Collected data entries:

|---|

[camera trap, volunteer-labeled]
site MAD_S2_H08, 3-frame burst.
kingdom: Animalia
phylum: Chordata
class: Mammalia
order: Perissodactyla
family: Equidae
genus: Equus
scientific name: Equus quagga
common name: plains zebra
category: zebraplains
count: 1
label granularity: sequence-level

|---|

Copy every line of the data above exactly.

### OUTPUT FOR THIS TASK
[camera trap, volunteer-labeled]
site MAD_S2_H08, 3-frame burst.
kingdom: Animalia
phylum: Chordata
class: Mammalia
order: Perissodactyla
family: Equidae
genus: Equus
scientific name: Equus quagga
common name: plains zebra
category: zebraplains
count: 1
label granularity: sequence-level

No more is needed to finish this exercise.